A eternidade em duas faces da mesma rodela! Poucos anos antes da sua morte, e apenas ao seu segundo e tardio disco, Cartola ganhou o céu. Talvez já o houvesse conquistado antes, mas aconteceu que com ele pôde perpetuar a sua arte e a sua imagem, permanecendo no exato espaço onde ainda hoje se encontra: na janela da sua modesta casa, juntamente com Dona Zica, sua mulher.
Tudo é icónico no segundo disco de Cartola. Tudo! O som meio roufenho dos primeiros momentos alicerçam a casa nostálgica onde cabem todas as suas doze canções, cada uma do seu jeito. Algumas em embalo dolente e sofrido, outras mexendo com o corpo de quem as ouve. Como se estivessem, todas elas, à beira de um qualquer grande e belo abismo, mesmo que banhado pelo sofrimento, pela dor, angústia e outros sentimentos afins. É também mais um exemplo de um tipo de obra que já não se usa, que já não se faz, que já não existe. Fixou-se no seu tempo, mas é, mesmo assim, retrato e moldura por onde podemos espreitar. Também por isso, Cartola é um documento precioso, tão respeitável quanto belo. O que nele se registou foi a história de quem o cantou, mas também a história (ou parte dela) dos cariocas bons de samba. Cartola foi pedreiro, como foi compositor. Foi boémio e pobre, mas tremendo no génio. A riqueza não cabe apenas nos bolsos. Nos de Cartola, não existiu. A sua fortuna, de tão generosa, repartiu-a connosco. Não a quis para si. Hoje é de todos.

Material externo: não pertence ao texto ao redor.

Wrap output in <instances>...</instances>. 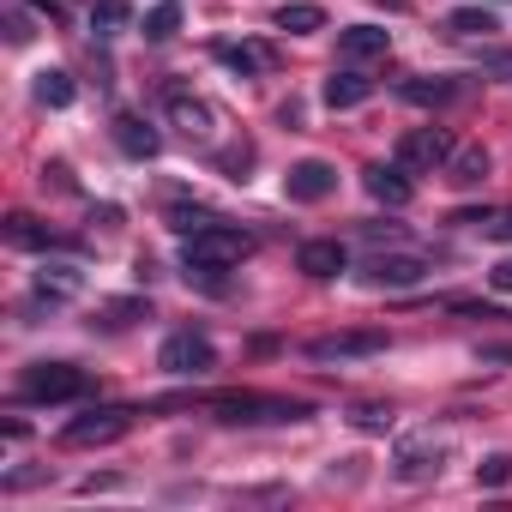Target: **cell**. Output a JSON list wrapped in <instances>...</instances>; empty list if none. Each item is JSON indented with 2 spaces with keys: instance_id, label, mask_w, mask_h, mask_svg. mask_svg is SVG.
<instances>
[{
  "instance_id": "obj_1",
  "label": "cell",
  "mask_w": 512,
  "mask_h": 512,
  "mask_svg": "<svg viewBox=\"0 0 512 512\" xmlns=\"http://www.w3.org/2000/svg\"><path fill=\"white\" fill-rule=\"evenodd\" d=\"M253 253V235L247 229H235V223H205V229H193V235H181V266H241Z\"/></svg>"
},
{
  "instance_id": "obj_2",
  "label": "cell",
  "mask_w": 512,
  "mask_h": 512,
  "mask_svg": "<svg viewBox=\"0 0 512 512\" xmlns=\"http://www.w3.org/2000/svg\"><path fill=\"white\" fill-rule=\"evenodd\" d=\"M217 422H308L302 398H272V392H223L211 398Z\"/></svg>"
},
{
  "instance_id": "obj_3",
  "label": "cell",
  "mask_w": 512,
  "mask_h": 512,
  "mask_svg": "<svg viewBox=\"0 0 512 512\" xmlns=\"http://www.w3.org/2000/svg\"><path fill=\"white\" fill-rule=\"evenodd\" d=\"M85 368H73V362H31L25 374H19V398L25 404H67V398H85Z\"/></svg>"
},
{
  "instance_id": "obj_4",
  "label": "cell",
  "mask_w": 512,
  "mask_h": 512,
  "mask_svg": "<svg viewBox=\"0 0 512 512\" xmlns=\"http://www.w3.org/2000/svg\"><path fill=\"white\" fill-rule=\"evenodd\" d=\"M157 368H163V374H175V380H199V374H211V368H217V344H211L205 332L181 326V332H169V338H163Z\"/></svg>"
},
{
  "instance_id": "obj_5",
  "label": "cell",
  "mask_w": 512,
  "mask_h": 512,
  "mask_svg": "<svg viewBox=\"0 0 512 512\" xmlns=\"http://www.w3.org/2000/svg\"><path fill=\"white\" fill-rule=\"evenodd\" d=\"M127 428H133V410H121V404H103V410H85V416H73V422L61 428V446H67V452H79V446H115Z\"/></svg>"
},
{
  "instance_id": "obj_6",
  "label": "cell",
  "mask_w": 512,
  "mask_h": 512,
  "mask_svg": "<svg viewBox=\"0 0 512 512\" xmlns=\"http://www.w3.org/2000/svg\"><path fill=\"white\" fill-rule=\"evenodd\" d=\"M440 464H446V440L434 434V428H422V434H410V440H398V452H392V476L398 482H428V476H440Z\"/></svg>"
},
{
  "instance_id": "obj_7",
  "label": "cell",
  "mask_w": 512,
  "mask_h": 512,
  "mask_svg": "<svg viewBox=\"0 0 512 512\" xmlns=\"http://www.w3.org/2000/svg\"><path fill=\"white\" fill-rule=\"evenodd\" d=\"M386 350V332L380 326H356V332H326L308 344V362H368Z\"/></svg>"
},
{
  "instance_id": "obj_8",
  "label": "cell",
  "mask_w": 512,
  "mask_h": 512,
  "mask_svg": "<svg viewBox=\"0 0 512 512\" xmlns=\"http://www.w3.org/2000/svg\"><path fill=\"white\" fill-rule=\"evenodd\" d=\"M163 109H169V121H175L193 145H211V139H217V109H211L205 97H193L187 85H169V91H163Z\"/></svg>"
},
{
  "instance_id": "obj_9",
  "label": "cell",
  "mask_w": 512,
  "mask_h": 512,
  "mask_svg": "<svg viewBox=\"0 0 512 512\" xmlns=\"http://www.w3.org/2000/svg\"><path fill=\"white\" fill-rule=\"evenodd\" d=\"M452 133L446 127H410L404 139H398V163L404 169H446L452 163Z\"/></svg>"
},
{
  "instance_id": "obj_10",
  "label": "cell",
  "mask_w": 512,
  "mask_h": 512,
  "mask_svg": "<svg viewBox=\"0 0 512 512\" xmlns=\"http://www.w3.org/2000/svg\"><path fill=\"white\" fill-rule=\"evenodd\" d=\"M79 284H85V272H79V266H67V260H55V266H49V260H43V266H37V278H31V314H43V308L55 314L61 302H73V296H79Z\"/></svg>"
},
{
  "instance_id": "obj_11",
  "label": "cell",
  "mask_w": 512,
  "mask_h": 512,
  "mask_svg": "<svg viewBox=\"0 0 512 512\" xmlns=\"http://www.w3.org/2000/svg\"><path fill=\"white\" fill-rule=\"evenodd\" d=\"M338 193V169L326 163V157H302L290 175H284V199H296V205H320V199H332Z\"/></svg>"
},
{
  "instance_id": "obj_12",
  "label": "cell",
  "mask_w": 512,
  "mask_h": 512,
  "mask_svg": "<svg viewBox=\"0 0 512 512\" xmlns=\"http://www.w3.org/2000/svg\"><path fill=\"white\" fill-rule=\"evenodd\" d=\"M434 266L422 260V253H380V260H368V284L374 290H416Z\"/></svg>"
},
{
  "instance_id": "obj_13",
  "label": "cell",
  "mask_w": 512,
  "mask_h": 512,
  "mask_svg": "<svg viewBox=\"0 0 512 512\" xmlns=\"http://www.w3.org/2000/svg\"><path fill=\"white\" fill-rule=\"evenodd\" d=\"M362 187H368L380 205H392V211H404V205L416 199V181H410L404 163H374V169H362Z\"/></svg>"
},
{
  "instance_id": "obj_14",
  "label": "cell",
  "mask_w": 512,
  "mask_h": 512,
  "mask_svg": "<svg viewBox=\"0 0 512 512\" xmlns=\"http://www.w3.org/2000/svg\"><path fill=\"white\" fill-rule=\"evenodd\" d=\"M109 139H115V151H121V157H133V163H151V157L163 151V133H157V127H145L139 115H115Z\"/></svg>"
},
{
  "instance_id": "obj_15",
  "label": "cell",
  "mask_w": 512,
  "mask_h": 512,
  "mask_svg": "<svg viewBox=\"0 0 512 512\" xmlns=\"http://www.w3.org/2000/svg\"><path fill=\"white\" fill-rule=\"evenodd\" d=\"M211 61L229 67L235 79H260V73L272 67V49H266V43H229V37H223V43H211Z\"/></svg>"
},
{
  "instance_id": "obj_16",
  "label": "cell",
  "mask_w": 512,
  "mask_h": 512,
  "mask_svg": "<svg viewBox=\"0 0 512 512\" xmlns=\"http://www.w3.org/2000/svg\"><path fill=\"white\" fill-rule=\"evenodd\" d=\"M368 97H374V79H362L356 67H338V73L320 85V103H326V109H338V115H344V109H362Z\"/></svg>"
},
{
  "instance_id": "obj_17",
  "label": "cell",
  "mask_w": 512,
  "mask_h": 512,
  "mask_svg": "<svg viewBox=\"0 0 512 512\" xmlns=\"http://www.w3.org/2000/svg\"><path fill=\"white\" fill-rule=\"evenodd\" d=\"M386 49H392V31H380V25H350V31H338V55H344L350 67L380 61Z\"/></svg>"
},
{
  "instance_id": "obj_18",
  "label": "cell",
  "mask_w": 512,
  "mask_h": 512,
  "mask_svg": "<svg viewBox=\"0 0 512 512\" xmlns=\"http://www.w3.org/2000/svg\"><path fill=\"white\" fill-rule=\"evenodd\" d=\"M296 266L326 284V278H338V272L350 266V253H344V241H302V247H296Z\"/></svg>"
},
{
  "instance_id": "obj_19",
  "label": "cell",
  "mask_w": 512,
  "mask_h": 512,
  "mask_svg": "<svg viewBox=\"0 0 512 512\" xmlns=\"http://www.w3.org/2000/svg\"><path fill=\"white\" fill-rule=\"evenodd\" d=\"M458 91H464L458 79H404V85H398V97L416 103V109H440V103H452Z\"/></svg>"
},
{
  "instance_id": "obj_20",
  "label": "cell",
  "mask_w": 512,
  "mask_h": 512,
  "mask_svg": "<svg viewBox=\"0 0 512 512\" xmlns=\"http://www.w3.org/2000/svg\"><path fill=\"white\" fill-rule=\"evenodd\" d=\"M31 97H37L43 109H73V97H79V91H73V79H67L61 67H43V73H37V85H31Z\"/></svg>"
},
{
  "instance_id": "obj_21",
  "label": "cell",
  "mask_w": 512,
  "mask_h": 512,
  "mask_svg": "<svg viewBox=\"0 0 512 512\" xmlns=\"http://www.w3.org/2000/svg\"><path fill=\"white\" fill-rule=\"evenodd\" d=\"M446 181H452V187H482V181H488V151H482V145H470V151H452V163H446Z\"/></svg>"
},
{
  "instance_id": "obj_22",
  "label": "cell",
  "mask_w": 512,
  "mask_h": 512,
  "mask_svg": "<svg viewBox=\"0 0 512 512\" xmlns=\"http://www.w3.org/2000/svg\"><path fill=\"white\" fill-rule=\"evenodd\" d=\"M278 31H290V37H314V31H326V13L314 7V0H290V7H278Z\"/></svg>"
},
{
  "instance_id": "obj_23",
  "label": "cell",
  "mask_w": 512,
  "mask_h": 512,
  "mask_svg": "<svg viewBox=\"0 0 512 512\" xmlns=\"http://www.w3.org/2000/svg\"><path fill=\"white\" fill-rule=\"evenodd\" d=\"M7 241H13V247H37V253H43V247H55L61 235H55V229H43L37 217H25V211H19V217H7Z\"/></svg>"
},
{
  "instance_id": "obj_24",
  "label": "cell",
  "mask_w": 512,
  "mask_h": 512,
  "mask_svg": "<svg viewBox=\"0 0 512 512\" xmlns=\"http://www.w3.org/2000/svg\"><path fill=\"white\" fill-rule=\"evenodd\" d=\"M127 19H133V7H127V0H97V7H91V31H97V37H115V31H127Z\"/></svg>"
},
{
  "instance_id": "obj_25",
  "label": "cell",
  "mask_w": 512,
  "mask_h": 512,
  "mask_svg": "<svg viewBox=\"0 0 512 512\" xmlns=\"http://www.w3.org/2000/svg\"><path fill=\"white\" fill-rule=\"evenodd\" d=\"M175 31H181V7H175V0H163V7L145 13V37H151V43H169Z\"/></svg>"
},
{
  "instance_id": "obj_26",
  "label": "cell",
  "mask_w": 512,
  "mask_h": 512,
  "mask_svg": "<svg viewBox=\"0 0 512 512\" xmlns=\"http://www.w3.org/2000/svg\"><path fill=\"white\" fill-rule=\"evenodd\" d=\"M446 25H452L458 37H482V31H494V13H488V7H458Z\"/></svg>"
},
{
  "instance_id": "obj_27",
  "label": "cell",
  "mask_w": 512,
  "mask_h": 512,
  "mask_svg": "<svg viewBox=\"0 0 512 512\" xmlns=\"http://www.w3.org/2000/svg\"><path fill=\"white\" fill-rule=\"evenodd\" d=\"M163 217H169V229H175V235H193V229H205V223H217V217H211L205 205H169Z\"/></svg>"
},
{
  "instance_id": "obj_28",
  "label": "cell",
  "mask_w": 512,
  "mask_h": 512,
  "mask_svg": "<svg viewBox=\"0 0 512 512\" xmlns=\"http://www.w3.org/2000/svg\"><path fill=\"white\" fill-rule=\"evenodd\" d=\"M476 482H482V488H506V482H512V458H506V452H488V458L476 464Z\"/></svg>"
},
{
  "instance_id": "obj_29",
  "label": "cell",
  "mask_w": 512,
  "mask_h": 512,
  "mask_svg": "<svg viewBox=\"0 0 512 512\" xmlns=\"http://www.w3.org/2000/svg\"><path fill=\"white\" fill-rule=\"evenodd\" d=\"M350 422H356L362 434H386V428H392V410H386V404H356Z\"/></svg>"
},
{
  "instance_id": "obj_30",
  "label": "cell",
  "mask_w": 512,
  "mask_h": 512,
  "mask_svg": "<svg viewBox=\"0 0 512 512\" xmlns=\"http://www.w3.org/2000/svg\"><path fill=\"white\" fill-rule=\"evenodd\" d=\"M31 37H37V25H31V13H19V7H13V13H7V43H13V49H25Z\"/></svg>"
},
{
  "instance_id": "obj_31",
  "label": "cell",
  "mask_w": 512,
  "mask_h": 512,
  "mask_svg": "<svg viewBox=\"0 0 512 512\" xmlns=\"http://www.w3.org/2000/svg\"><path fill=\"white\" fill-rule=\"evenodd\" d=\"M247 163H253V151H247V145H229V151L217 157V169H229V181H247Z\"/></svg>"
},
{
  "instance_id": "obj_32",
  "label": "cell",
  "mask_w": 512,
  "mask_h": 512,
  "mask_svg": "<svg viewBox=\"0 0 512 512\" xmlns=\"http://www.w3.org/2000/svg\"><path fill=\"white\" fill-rule=\"evenodd\" d=\"M103 314H109V320H103V326H109V332H115V326H133V320H139V314H151V308H145V302H109V308H103Z\"/></svg>"
},
{
  "instance_id": "obj_33",
  "label": "cell",
  "mask_w": 512,
  "mask_h": 512,
  "mask_svg": "<svg viewBox=\"0 0 512 512\" xmlns=\"http://www.w3.org/2000/svg\"><path fill=\"white\" fill-rule=\"evenodd\" d=\"M482 73H494V79H512V49H488V55H482Z\"/></svg>"
},
{
  "instance_id": "obj_34",
  "label": "cell",
  "mask_w": 512,
  "mask_h": 512,
  "mask_svg": "<svg viewBox=\"0 0 512 512\" xmlns=\"http://www.w3.org/2000/svg\"><path fill=\"white\" fill-rule=\"evenodd\" d=\"M43 187H55V193H73V175H67V163H49V169H43Z\"/></svg>"
},
{
  "instance_id": "obj_35",
  "label": "cell",
  "mask_w": 512,
  "mask_h": 512,
  "mask_svg": "<svg viewBox=\"0 0 512 512\" xmlns=\"http://www.w3.org/2000/svg\"><path fill=\"white\" fill-rule=\"evenodd\" d=\"M362 235H368V241H404L398 223H362Z\"/></svg>"
},
{
  "instance_id": "obj_36",
  "label": "cell",
  "mask_w": 512,
  "mask_h": 512,
  "mask_svg": "<svg viewBox=\"0 0 512 512\" xmlns=\"http://www.w3.org/2000/svg\"><path fill=\"white\" fill-rule=\"evenodd\" d=\"M488 284H494V290H506V296H512V260H500V266H494V272H488Z\"/></svg>"
},
{
  "instance_id": "obj_37",
  "label": "cell",
  "mask_w": 512,
  "mask_h": 512,
  "mask_svg": "<svg viewBox=\"0 0 512 512\" xmlns=\"http://www.w3.org/2000/svg\"><path fill=\"white\" fill-rule=\"evenodd\" d=\"M488 235H494V241H512V211H500V217H488Z\"/></svg>"
},
{
  "instance_id": "obj_38",
  "label": "cell",
  "mask_w": 512,
  "mask_h": 512,
  "mask_svg": "<svg viewBox=\"0 0 512 512\" xmlns=\"http://www.w3.org/2000/svg\"><path fill=\"white\" fill-rule=\"evenodd\" d=\"M374 7H386V13H404V7H410V0H374Z\"/></svg>"
}]
</instances>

O clássico “O Mundo é um Moinho” passou pelos ouvidos de todo o mundo brasileiro e será difícil não reconhecer naquele conselho cantado, aquilo que verdadeiramente é: uma lição de vida. Será certo que foi escrito para a sua cunhada, tornada prostituta pelas agruras passadas em vida? Talvez. Mas aqueles versos que dizem “Em cada esquina cai um pouco a tua vida / Em pouco tempo não serás mais o que és” fazem crer que sim. É esse o tema de abertura do álbum, mas os clássicos não se esgotam nesses primeiros quatro minutos de música. “Preciso Me Encontrar” é outro que viverá para sempre. Tantos já o cantaram depois de Cartola lhe ter dado voz, mas a versão do mestre encerra um não sei quê distintivo, que consola ao mesmo tempo que aflige e entristece. Estes dois temas (“O Mundo é um Moinho” e “Preciso Me Encontrar”) bastariam para que ouvíssemos hoje esse disco de meados dos anos setenta. No entanto, outras dez faixas esperam por nós há décadas, pacientemente, revelando dores de cotovelo, mensagens de carinho matrimonial, lamentos, saudades e sempre uma estranha sensação de perda sentimental. Mas não se pense que Cartola seja um disco de lágrima fácil. Nada disso. É, isso sim e também, uma encenação de resistência, um testemunho de sobrevivência, um momento de rara e cativante formosura.
Cartola é um dos discos mais importantes da música popular brasileira. Foi destacado por dezenas de críticos e conhecedores que o colocaram num muito honroso oitavo lugar, deixando outros noventa e dois álbuns atrás de si. É curioso notar que Cartola gravou-o aos sessenta e sete anos de idade. Dois anos antes, havia registado o seu primeiro trabalho, também homónimo, tendo vindo a falecer a trinta de novembro de 1980. Não viveu para perceber a importância do que fizera, é um facto, mas pode ser que Dona Zica, sua amada esposa, lhe tenha dado essa boa nova, em 2003, quando a ele se juntou e onde estarão (quem sabe?) numa qualquer janela do tempo, olhando e sorrindo um para o outro, sussurrando sambas de amor eterno.